Source document →
※ ※ ※
The shielding passage is realized simultaneously in two passages: a first passage of a shield contact 13.fwdarw.shield ring 12.fwdarw.connector housing 2.fwdarw.vertical wall 3.fwdarw.contact plate 8, 9.fwdarw.elastic contact piece 31, 32 of the contact plate 8, 9.fwdarw.device 30 and a second passage of a shield contact 13.fwdarw.shield ring 12.fwdarw.connector housing 2.fwdarw.vertical wall 3.fwdarw.conductive plated layer 7 of the flange 4.fwdarw.device 30. This always assures grounding connection with no variation due to time passage.

As shown in FIGS. 3 and 4, the flange 4 is composed of the rear half 4b having a trapezoidal shape and the front half 4c having a rectangular shape. The collar 29 is inserted in the flange 4 at the center of the rear end and at both sides of the front end. The vertical wall 3 has a pair of ribs 33. Correspondingly, the main contact plate 8 and main reinforcement plate 10 have rib-relief grooves 34, 35. The ribs 33 and the rib-relief grooves 34, 35 are engaged with each other to position the plate 8, 10.
※ ※ ※
Brief 1 →
In the connector description, what shape is the rear half of the flange?
Brief 2 →
Please carry on with the connector description, picking up right after its final sentence.
The rows that come next are separate material with no tie to the connector description.

(Dataset excerpts)
※ ※ ※
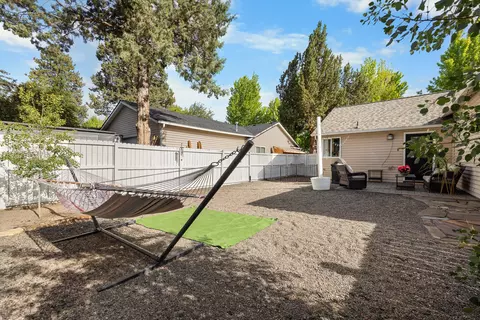 Exterior - 20612 Daisy Ln, Bend, OR 97702 photo 8 of 24
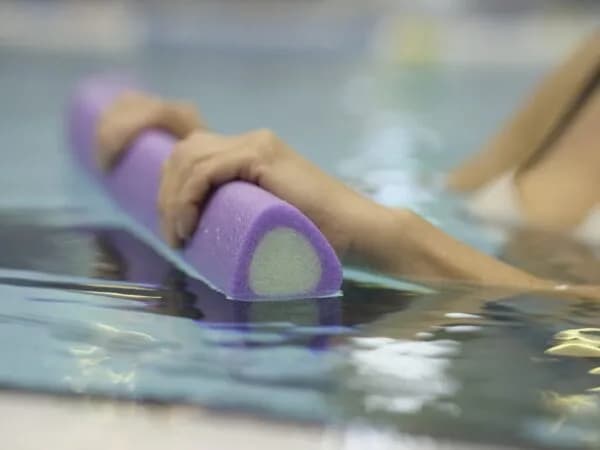 Najlepszy makaron do pływania dla dorosłych – wybierz idealny model Najlepszy makaron do pływania dla dorosłych – wybierz idealny model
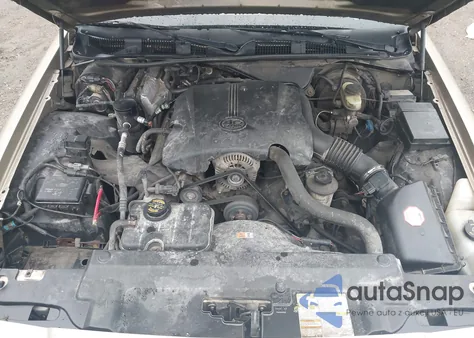 2000 Mercury Grand Marquis Gs z USA, uszkodzony, nr VIN 2MEFM74W5YX717222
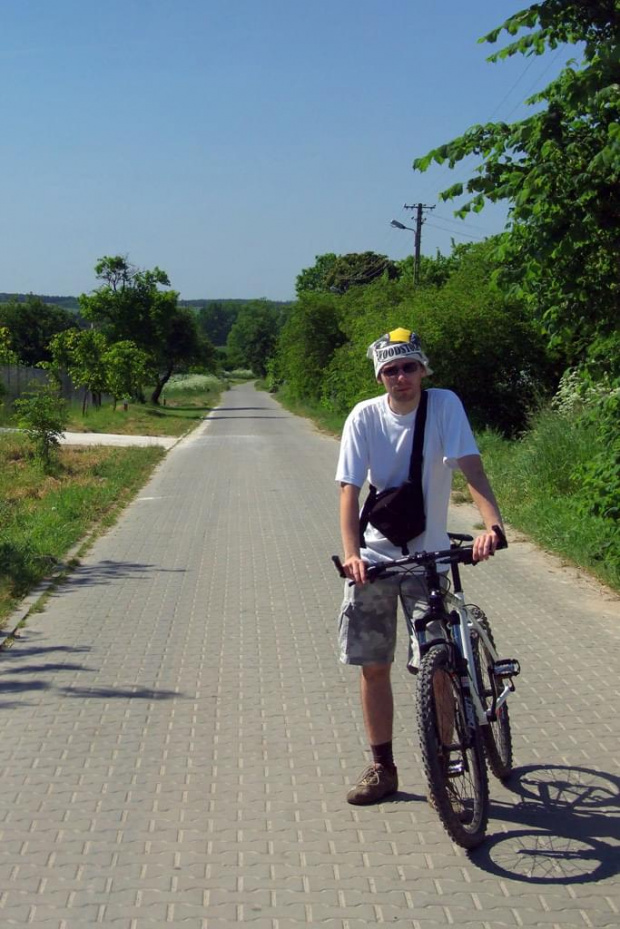 są takie bogate wsie w polszce gdzie drogi są z kostki brukowj lub z betonu:)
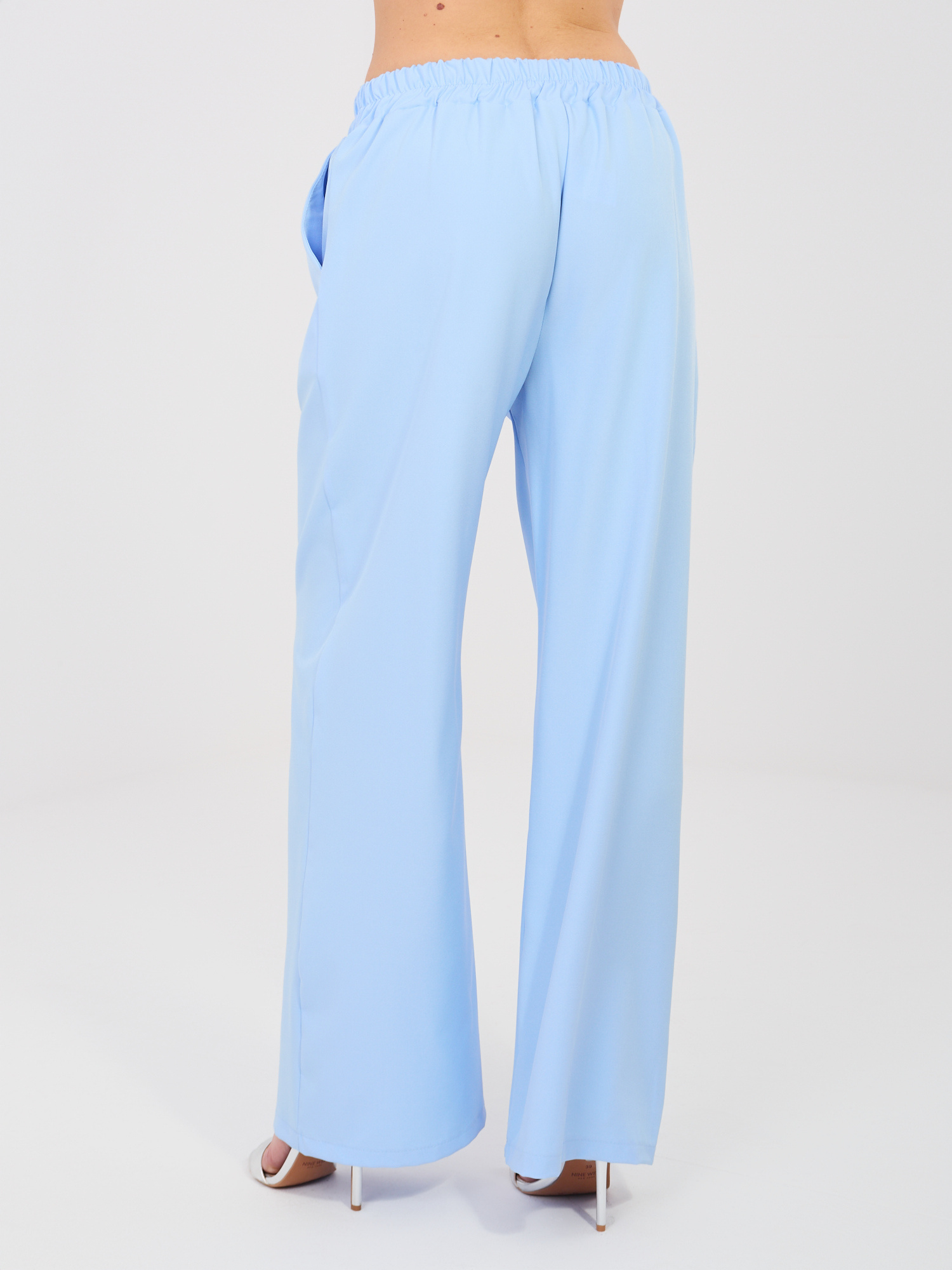 Světle modré jednobarevné kalhoty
※ ※ ※
Result 1 →
Trapezoidal.

Result 2 →
The main contact plate 8 and main reinforcement plate 10 have square recesses 36 and 37 (FIG. 5) which can slip on the vertical wall 3. The plate portion 38, 39 on both sides of the recess extends to the front end of the flange 4. The sub-contact plate 9 and sub-contact reinforcement plate 11 are fit from the front end of the flange 4 to the vertical wall 3 in a connector fitting direction. Both plates 9 and 11 which are rectangular entirely cover the front half 4c of the flange 4 below the connector housing 2. Each contact plate 8, 9, which is kept in intimate contact with the lower face of each reinforcement plate 10, 11, operates as a shield member.

As seen from the back surface of the flange 4, a pair of elastic contact pieces 31 of the main contact plate 8 and a pair of elastic contact pieces 32, which are in contact with the attaching seat 4a of the flange 4, are arranged at four points on the periphery of the flange 4. Each contact plate 8, 9 is sandwiched between the main wall (upper wall) 40, 41 (FIG. 5) of each contact plate 8, 9 and each elastic contact piece 31, 32. Thus, each contact plate 8, 9 is provisionally engaged with the flange 4. The flange 4 has an engagement groove 42, 43 corresponding to each elastic contact piece 31, 32. The inner face of the engagement groove 42, 43 is also plated with a conductive layer (FIG. 7). Even if the flange 4 is thermally deformed, it can be surely brought into contact with the device 30 (FIG. 2) through the elastic contact piece 31, 32.

The peripheral wall 44 (FIG. 6) of the main contact plate 8 and the rear end wall 45 of the sub-contact plate 9 are kept in contact with the periphery of the flange 4 (FIG. 4). The peripheral wall 46 (FIG. 5) of the main reinforcement plate 10 is superposed on the peripheral wall 44, and the rear wall 47 (FIG. 5) of the sub-reinforcement plate 11 is superposed on the rear end wall 45. In FIG. 4, reference numeral 19 denotes a peripheral groove for fitting an O-ring, and 17 denotes a terminal.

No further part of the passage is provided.